The race in Texas remains close, according to polls. And on Monday, a gust of cautious optimism blew through Clinton's campaign offices in suburban Virginia when an Ohio poll put her ahead of Obama by nine points.

Williams said a political mentor once told her a truism about politics that the 2008 contest has proven over and over:

"He said, 'Maggie, never be surprised. Anything can happen.'"

Democratic Rep. Emanuel Cleaver of Missouri, a Clinton backer, said Clinton was smart to summon Williams to rejuvenate her campaign. He said the senator's "debacle'' in the South Carolina primary in January was a wake-up call that the campaign needed to woo voters more aggressively.

"She (Williams) is tough enough to make decision that others, for whatever reasons, couldn't seem to make," said Cleaver, who has known Williams since her White House days and he was the mayor of Kansas City.

"When you're talking about getting into a boxing ring and punching all the way to the end of the fight, that's Maggie Williams."

Margaret Ann Williams learned politics at her mother's knee. Erma Williams was a schoolteacher who later founded the day care center at Paseo Baptist Church. Her father, the late John Williams, worked for the federal government. They taught her that politics could change the world.

She has three siblings. Their parents, Williams said, "wanted us in the world. They talked about getting us ready to live our lives."

She was only 5 in 1960 when her mother made her watch the Kennedy-Nixon presidential debate. She was 8 in 1963 when they watched Martin Luther King Jr. give his "I Have a Dream" speech.

"I'll never forget — my mom was snapping beans into a bowl and she had tears running down her face," Williams said. "This seemed to have made her so sad. But she kept saying she was happy."

In the early 1970s, they watched the Watergate hearings together.

Williams knew the kind of life she wanted. She enrolled in Trinity College in the nation's capital to study political science.

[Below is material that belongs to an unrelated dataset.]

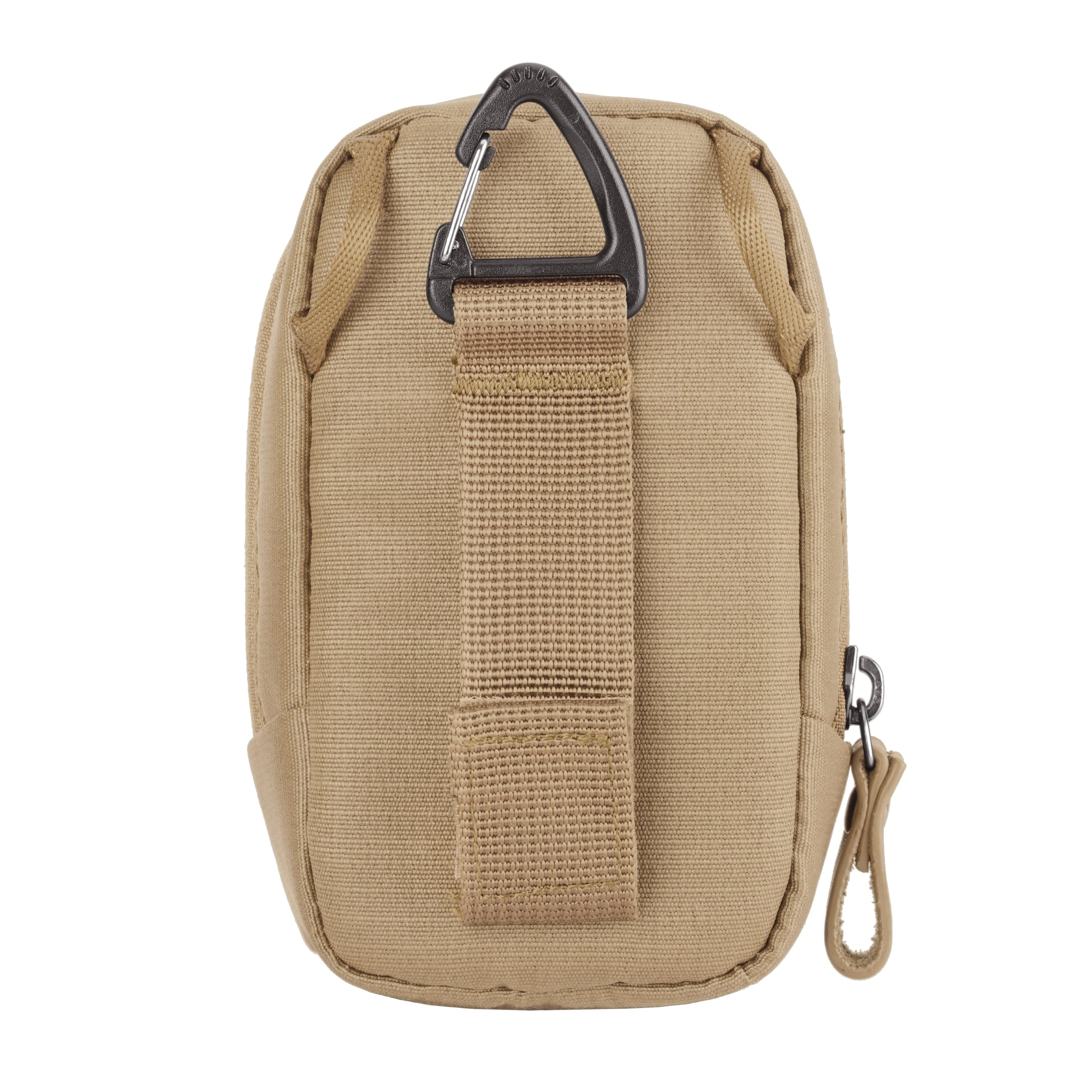 Una bolsa caqui con un mosquetón negro y un tirador de cremallera.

"I knew I wanted to go to Washington," she said. "It seemed to be the center of where you could make things happen for people."

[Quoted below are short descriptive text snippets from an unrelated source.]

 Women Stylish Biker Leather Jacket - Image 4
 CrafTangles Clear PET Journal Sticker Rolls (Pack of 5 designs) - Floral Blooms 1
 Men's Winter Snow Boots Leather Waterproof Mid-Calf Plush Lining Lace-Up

Williams met Clinton through her work at the Children's Defense Fund in the 1980s when Clinton chaired the board of directors. Then the White House beckoned.

"I admired her skills as a communicator and thought she would be able to handle with aplomb whatever happened," Clinton wrote in her memoir, "Living History."

Much did happen, and Williams had to weather years of scandal-related investigations, which took a toll on her emotionally and financially.

Along with other aides to the first lady, she testified before the Republican-led Congress investigating the Whitewater real estate scandal. Lawmakers questioned her about files missing from the office of White House aide Vincent Foster, a friend of hers and Clinton's who had committed suicide. She broke down under the questioning.

"Everything that happened is not some big plot," she told the committee, according to "A Woman in Charge," Carl Bernstein's biography of Clinton.

Williams said that as painful as that period was, it "helped me affirm my own personal strength and my own personal faith."

That has come in handy in trying to right a campaign that's been searching for a steady hand.

"She brings terrific judgment, and her willingness to come in and do this job is inspirational to other people," said Kiki McLean, a Democratic strategist who's aiding the campaign.

One of Williams' toughest hurdles remains overcoming the impression among many voters that they know Clinton; Williams said it's an impression that's been defined by others. But she remains optimistic.

"I feel like I'm standing on the edge each day and wonder what's going to happen," she said.